## THE EXERCISE
Render the data from its start through the line containing "<instances>" as a Markdown table with the columns Row and Line, skipping blank lines. Leave the pictures out of the table.

** Start DATA TO USE **

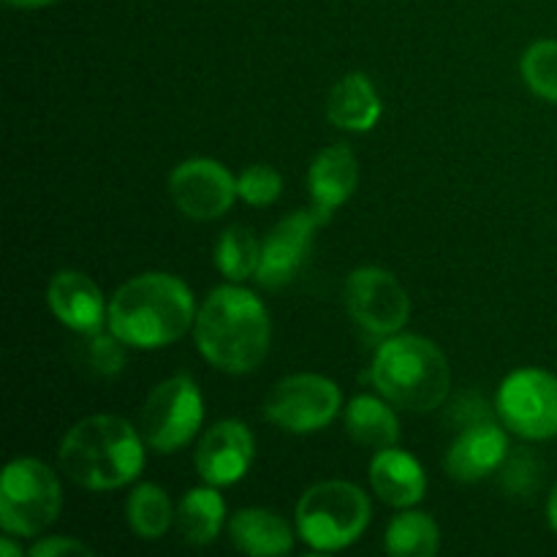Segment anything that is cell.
Segmentation results:
<instances>
[{"mask_svg": "<svg viewBox=\"0 0 557 557\" xmlns=\"http://www.w3.org/2000/svg\"><path fill=\"white\" fill-rule=\"evenodd\" d=\"M194 337L212 368L228 375L253 373L270 351V313L248 288L218 286L196 313Z\"/></svg>", "mask_w": 557, "mask_h": 557, "instance_id": "6da1fadb", "label": "cell"}, {"mask_svg": "<svg viewBox=\"0 0 557 557\" xmlns=\"http://www.w3.org/2000/svg\"><path fill=\"white\" fill-rule=\"evenodd\" d=\"M196 299L180 277L145 272L131 277L109 302V332L131 348H163L196 324Z\"/></svg>", "mask_w": 557, "mask_h": 557, "instance_id": "7a4b0ae2", "label": "cell"}, {"mask_svg": "<svg viewBox=\"0 0 557 557\" xmlns=\"http://www.w3.org/2000/svg\"><path fill=\"white\" fill-rule=\"evenodd\" d=\"M145 435L114 413L79 419L60 441V468L79 487L117 490L139 479L145 468Z\"/></svg>", "mask_w": 557, "mask_h": 557, "instance_id": "3957f363", "label": "cell"}, {"mask_svg": "<svg viewBox=\"0 0 557 557\" xmlns=\"http://www.w3.org/2000/svg\"><path fill=\"white\" fill-rule=\"evenodd\" d=\"M370 375L381 397L413 413L444 406L451 389V370L444 351L422 335H392L381 343Z\"/></svg>", "mask_w": 557, "mask_h": 557, "instance_id": "277c9868", "label": "cell"}, {"mask_svg": "<svg viewBox=\"0 0 557 557\" xmlns=\"http://www.w3.org/2000/svg\"><path fill=\"white\" fill-rule=\"evenodd\" d=\"M370 515L373 506L368 493L341 479L313 484L294 511L297 536L319 553H337L359 542V536L368 531Z\"/></svg>", "mask_w": 557, "mask_h": 557, "instance_id": "5b68a950", "label": "cell"}, {"mask_svg": "<svg viewBox=\"0 0 557 557\" xmlns=\"http://www.w3.org/2000/svg\"><path fill=\"white\" fill-rule=\"evenodd\" d=\"M63 490L58 473L36 457H16L0 479V528L9 536H38L58 520Z\"/></svg>", "mask_w": 557, "mask_h": 557, "instance_id": "8992f818", "label": "cell"}, {"mask_svg": "<svg viewBox=\"0 0 557 557\" xmlns=\"http://www.w3.org/2000/svg\"><path fill=\"white\" fill-rule=\"evenodd\" d=\"M205 422V397L190 375L161 381L141 408V435L158 455H172L196 438Z\"/></svg>", "mask_w": 557, "mask_h": 557, "instance_id": "52a82bcc", "label": "cell"}, {"mask_svg": "<svg viewBox=\"0 0 557 557\" xmlns=\"http://www.w3.org/2000/svg\"><path fill=\"white\" fill-rule=\"evenodd\" d=\"M500 422L528 441L557 435V375L542 368H522L506 375L495 397Z\"/></svg>", "mask_w": 557, "mask_h": 557, "instance_id": "ba28073f", "label": "cell"}, {"mask_svg": "<svg viewBox=\"0 0 557 557\" xmlns=\"http://www.w3.org/2000/svg\"><path fill=\"white\" fill-rule=\"evenodd\" d=\"M343 406L341 386L319 373H297L277 381L267 395L264 413L272 424L294 435L324 430Z\"/></svg>", "mask_w": 557, "mask_h": 557, "instance_id": "9c48e42d", "label": "cell"}, {"mask_svg": "<svg viewBox=\"0 0 557 557\" xmlns=\"http://www.w3.org/2000/svg\"><path fill=\"white\" fill-rule=\"evenodd\" d=\"M348 315L373 337H392L408 324L411 299L403 283L384 267H359L346 281Z\"/></svg>", "mask_w": 557, "mask_h": 557, "instance_id": "30bf717a", "label": "cell"}, {"mask_svg": "<svg viewBox=\"0 0 557 557\" xmlns=\"http://www.w3.org/2000/svg\"><path fill=\"white\" fill-rule=\"evenodd\" d=\"M169 196L183 215L215 221L237 199V177L212 158H188L169 174Z\"/></svg>", "mask_w": 557, "mask_h": 557, "instance_id": "8fae6325", "label": "cell"}, {"mask_svg": "<svg viewBox=\"0 0 557 557\" xmlns=\"http://www.w3.org/2000/svg\"><path fill=\"white\" fill-rule=\"evenodd\" d=\"M326 223L321 212L299 210L294 215L283 218L275 228L261 243V261L256 270V281L264 288H281L288 286L299 270L308 261L310 248H313L315 228Z\"/></svg>", "mask_w": 557, "mask_h": 557, "instance_id": "7c38bea8", "label": "cell"}, {"mask_svg": "<svg viewBox=\"0 0 557 557\" xmlns=\"http://www.w3.org/2000/svg\"><path fill=\"white\" fill-rule=\"evenodd\" d=\"M256 460V438L239 419H223L201 435L196 446V471L212 487H228L248 476Z\"/></svg>", "mask_w": 557, "mask_h": 557, "instance_id": "4fadbf2b", "label": "cell"}, {"mask_svg": "<svg viewBox=\"0 0 557 557\" xmlns=\"http://www.w3.org/2000/svg\"><path fill=\"white\" fill-rule=\"evenodd\" d=\"M509 457V438L493 419L462 428L446 451V473L457 482H479L498 471Z\"/></svg>", "mask_w": 557, "mask_h": 557, "instance_id": "5bb4252c", "label": "cell"}, {"mask_svg": "<svg viewBox=\"0 0 557 557\" xmlns=\"http://www.w3.org/2000/svg\"><path fill=\"white\" fill-rule=\"evenodd\" d=\"M47 299L60 324L85 337L101 332V326L109 321V308L101 288L79 270L54 272L47 288Z\"/></svg>", "mask_w": 557, "mask_h": 557, "instance_id": "9a60e30c", "label": "cell"}, {"mask_svg": "<svg viewBox=\"0 0 557 557\" xmlns=\"http://www.w3.org/2000/svg\"><path fill=\"white\" fill-rule=\"evenodd\" d=\"M359 183V163L351 147H324L308 169V188L313 196V210L330 221L332 212L346 205Z\"/></svg>", "mask_w": 557, "mask_h": 557, "instance_id": "2e32d148", "label": "cell"}, {"mask_svg": "<svg viewBox=\"0 0 557 557\" xmlns=\"http://www.w3.org/2000/svg\"><path fill=\"white\" fill-rule=\"evenodd\" d=\"M370 484H373V493L395 509H411L428 493L422 462L397 446L375 451L370 462Z\"/></svg>", "mask_w": 557, "mask_h": 557, "instance_id": "e0dca14e", "label": "cell"}, {"mask_svg": "<svg viewBox=\"0 0 557 557\" xmlns=\"http://www.w3.org/2000/svg\"><path fill=\"white\" fill-rule=\"evenodd\" d=\"M384 103H381L379 90L370 82L368 74H346L326 98V117L332 125L354 134H364L379 125Z\"/></svg>", "mask_w": 557, "mask_h": 557, "instance_id": "ac0fdd59", "label": "cell"}, {"mask_svg": "<svg viewBox=\"0 0 557 557\" xmlns=\"http://www.w3.org/2000/svg\"><path fill=\"white\" fill-rule=\"evenodd\" d=\"M228 536L245 555L275 557L294 549L292 525L270 509H239L228 520Z\"/></svg>", "mask_w": 557, "mask_h": 557, "instance_id": "d6986e66", "label": "cell"}, {"mask_svg": "<svg viewBox=\"0 0 557 557\" xmlns=\"http://www.w3.org/2000/svg\"><path fill=\"white\" fill-rule=\"evenodd\" d=\"M346 433L357 444L381 451L397 446L400 441V422L392 411L389 400L373 395H359L346 408Z\"/></svg>", "mask_w": 557, "mask_h": 557, "instance_id": "ffe728a7", "label": "cell"}, {"mask_svg": "<svg viewBox=\"0 0 557 557\" xmlns=\"http://www.w3.org/2000/svg\"><path fill=\"white\" fill-rule=\"evenodd\" d=\"M177 531L194 547L212 544L226 522V500L221 498L218 487H196L183 495L177 506Z\"/></svg>", "mask_w": 557, "mask_h": 557, "instance_id": "44dd1931", "label": "cell"}, {"mask_svg": "<svg viewBox=\"0 0 557 557\" xmlns=\"http://www.w3.org/2000/svg\"><path fill=\"white\" fill-rule=\"evenodd\" d=\"M441 531L438 522L424 511L406 509L389 522L384 536V549L400 557H430L438 553Z\"/></svg>", "mask_w": 557, "mask_h": 557, "instance_id": "7402d4cb", "label": "cell"}, {"mask_svg": "<svg viewBox=\"0 0 557 557\" xmlns=\"http://www.w3.org/2000/svg\"><path fill=\"white\" fill-rule=\"evenodd\" d=\"M125 517H128V525L136 536L145 539V542H156V539L166 536L177 515H174L166 490L158 487V484H139L128 495Z\"/></svg>", "mask_w": 557, "mask_h": 557, "instance_id": "603a6c76", "label": "cell"}, {"mask_svg": "<svg viewBox=\"0 0 557 557\" xmlns=\"http://www.w3.org/2000/svg\"><path fill=\"white\" fill-rule=\"evenodd\" d=\"M261 261V243L245 226H228L215 243V267L226 281L243 283L256 277Z\"/></svg>", "mask_w": 557, "mask_h": 557, "instance_id": "cb8c5ba5", "label": "cell"}, {"mask_svg": "<svg viewBox=\"0 0 557 557\" xmlns=\"http://www.w3.org/2000/svg\"><path fill=\"white\" fill-rule=\"evenodd\" d=\"M522 79L544 101L557 103V41L544 38V41L531 44L522 54Z\"/></svg>", "mask_w": 557, "mask_h": 557, "instance_id": "d4e9b609", "label": "cell"}, {"mask_svg": "<svg viewBox=\"0 0 557 557\" xmlns=\"http://www.w3.org/2000/svg\"><path fill=\"white\" fill-rule=\"evenodd\" d=\"M237 194H239V199L248 201L250 207L275 205L283 194L281 172L272 166H267V163H253V166H248L239 172Z\"/></svg>", "mask_w": 557, "mask_h": 557, "instance_id": "484cf974", "label": "cell"}, {"mask_svg": "<svg viewBox=\"0 0 557 557\" xmlns=\"http://www.w3.org/2000/svg\"><path fill=\"white\" fill-rule=\"evenodd\" d=\"M123 346L125 343L114 332H109V335L107 332H92V335H87L85 359L92 373L103 375V379H114L125 368Z\"/></svg>", "mask_w": 557, "mask_h": 557, "instance_id": "4316f807", "label": "cell"}, {"mask_svg": "<svg viewBox=\"0 0 557 557\" xmlns=\"http://www.w3.org/2000/svg\"><path fill=\"white\" fill-rule=\"evenodd\" d=\"M536 479H539V466L528 451L522 455H515L509 460L506 457V473H504V482L506 487L511 490L515 495H528L533 487H536Z\"/></svg>", "mask_w": 557, "mask_h": 557, "instance_id": "83f0119b", "label": "cell"}, {"mask_svg": "<svg viewBox=\"0 0 557 557\" xmlns=\"http://www.w3.org/2000/svg\"><path fill=\"white\" fill-rule=\"evenodd\" d=\"M92 549L87 544L76 542V539H65V536H49L41 539L30 547L33 557H58V555H90Z\"/></svg>", "mask_w": 557, "mask_h": 557, "instance_id": "f1b7e54d", "label": "cell"}, {"mask_svg": "<svg viewBox=\"0 0 557 557\" xmlns=\"http://www.w3.org/2000/svg\"><path fill=\"white\" fill-rule=\"evenodd\" d=\"M58 0H5V5L11 9H44V5H52Z\"/></svg>", "mask_w": 557, "mask_h": 557, "instance_id": "f546056e", "label": "cell"}, {"mask_svg": "<svg viewBox=\"0 0 557 557\" xmlns=\"http://www.w3.org/2000/svg\"><path fill=\"white\" fill-rule=\"evenodd\" d=\"M547 515H549V525H553V528H555V533H557V484H555V490H553V493H549Z\"/></svg>", "mask_w": 557, "mask_h": 557, "instance_id": "4dcf8cb0", "label": "cell"}, {"mask_svg": "<svg viewBox=\"0 0 557 557\" xmlns=\"http://www.w3.org/2000/svg\"><path fill=\"white\" fill-rule=\"evenodd\" d=\"M0 553H3L5 557H22V549L11 544V536H5L3 542H0Z\"/></svg>", "mask_w": 557, "mask_h": 557, "instance_id": "1f68e13d", "label": "cell"}]
</instances>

** End DATA TO USE **

## TASK OUTPUT
| Row | Line |
|---|---|
| 1 | Segment anything that is cell. |
| 2 | Segmentation results: |
| 3 | <instances> |